Banjir rob terjadi di wilayah pesisir Kalimantan Selatan (Kalsel) sejak 2 Januari sampai 9 Januari 2025.
Fenomena ini disebabkan karena adanya fase bulan purnama pada 3 Januari 2026 yang berpotensi meningkatkan ketinggian pasang air laut maksimum.
Berdasarkan pantauan data water level dan prediksi pasang surut, banjir pesisir (rob) berpotensi terjadi di pesisir wilayah Kalimantan Selatan.
Baca juga: Banjir Rob di Meranti VI Handil Bakti, Warga Evakuasi Kendaraan
Masyarakat pesisir diimbau agar selalu waspada untuk mengantisipasi dampak pasang maksimum air laut dan fenomena banjir pesisir (rob).
Pasang maksimum berpotensi terjadi di wilayah Perairan Muara Sungai Barito pada tanggal 2 – 9 Januari 2026 pukul 18.00 – 01.00 Wita dengan ketinggian maksimum mencapai 2.8 meter.
Wilayah berpotensi terdampak di pesisir perairan Sungai Barito, yakni Kota Banjarmasin, Kabupaten Barito Kuala, Kabupaten Banjar, dan Kabupaten Tanah Laut.
Baca juga: Dinkes Banjar Operasi Kesehatan Massal di Tiga Desa Rawan Banjir
Banjir rob berdampak pada terganggunya aktivitas keseharian masyarakat dan transportasi di sekitar pelabuhan dan pesisir.
Sebelumnya, banjir rob sudah dirasakan warga di Jalan Meranti VI Jalur 1, Komplek Griya Permata, Handil Bakti, Kecamatan Alalak, Kabupaten Barito Kuala (Batola), pada Sabtu (3/1/2026) malam.

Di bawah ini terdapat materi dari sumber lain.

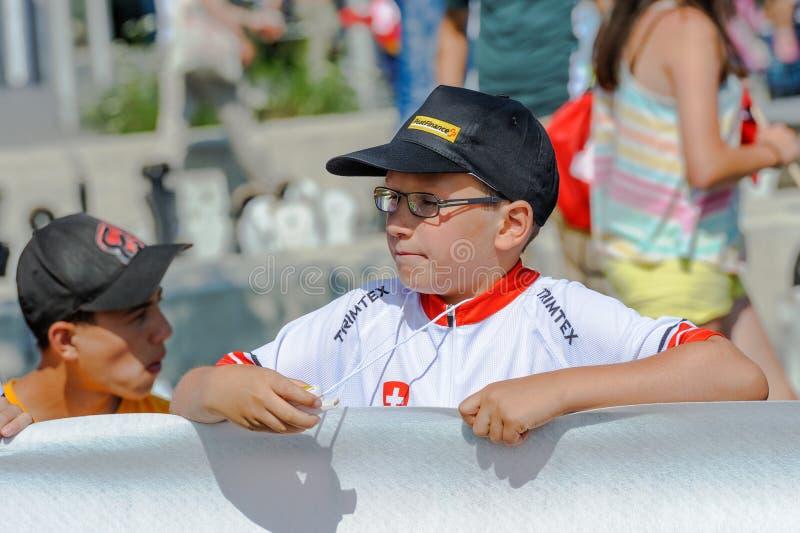 De jonge verdediger bekijkt gespannen de Kampioenschappen van Wereldorienteering in Lausanne, Zwitserland stock afbeeldingen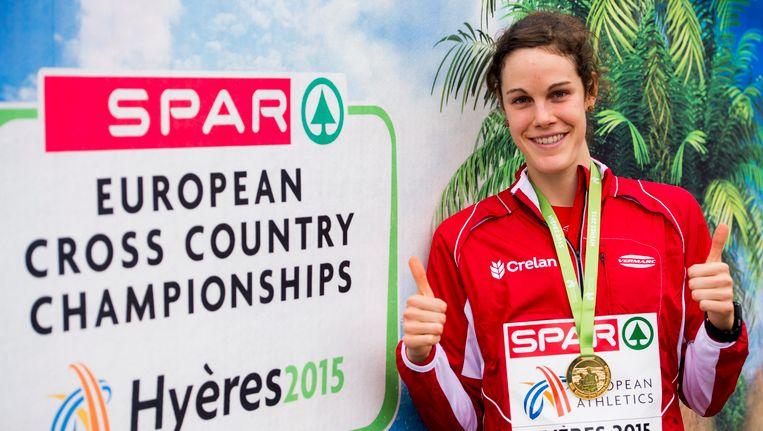 Louise Carton na haar gouden medaille op het EK in Hyères.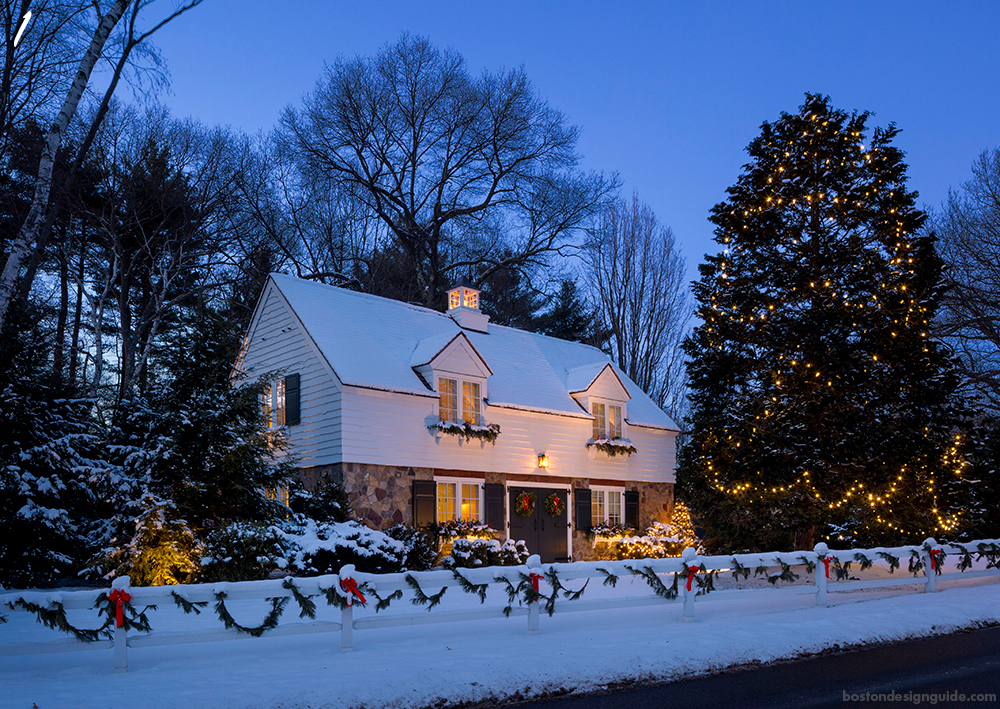 Holiday Home Outdoor Lights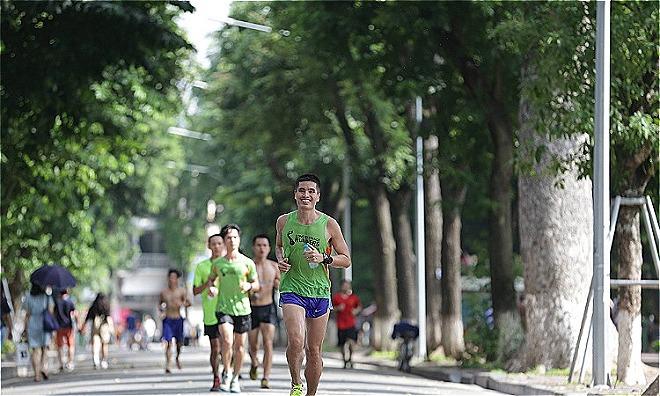 Bác sĩ Linh trên đường chạy mỗi ngày. Ảnh: NVCC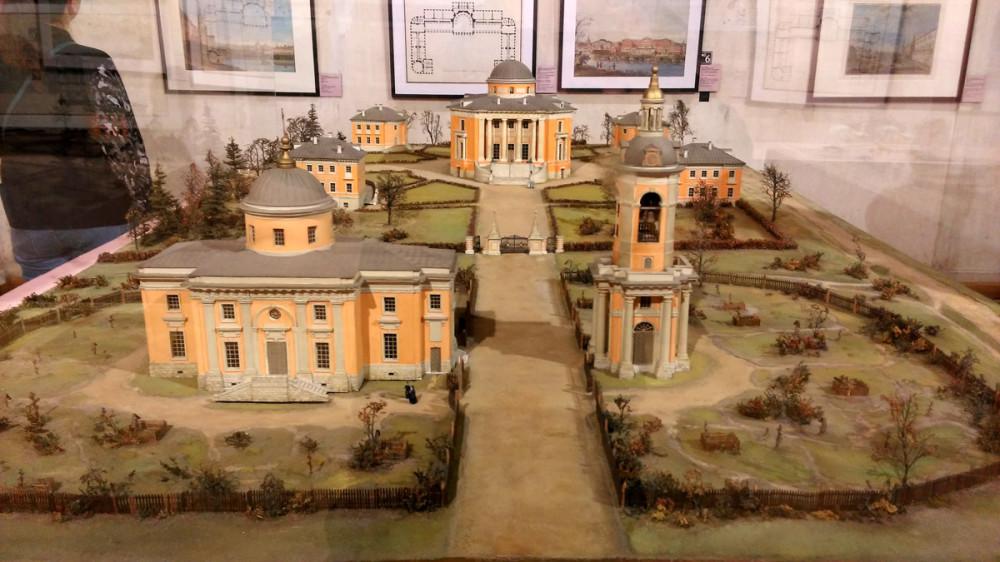 Перед храмом расположены хозяйственные постройки - службы. Конюшня и прочее. На макете они не показаны.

Akibatnya, warga terpaksa jalan kaki mengingat jalan utama permukiman tidak dapat dilalui kendaraan roda dua, sementara roda empat masih bisa melintas dengan pelan.
Baca juga: 132 KK Terdampak Banjir di Sungai Lulut Banjarmasin
Ketinggian air mulai naik sejak petang hingga puncaknya mencapai lutut orang dewasa sekitar pukul 22.00 – 23.00 Wita.
Pantauan Kanalkalimantan.com, banjir rob membuat warga mengamankan sepeda motor ke tempat yang relatif lebih tinggi agar tidak terendam air.
Salah satu warga Komplek Griya Permata, Dicky (21) mengatakan, kondisi ini hampir menyamai peristiwa banjir besar Kalimantan Selatan pada 2021 lalu yang turut berdampak terhadap wilayahnya.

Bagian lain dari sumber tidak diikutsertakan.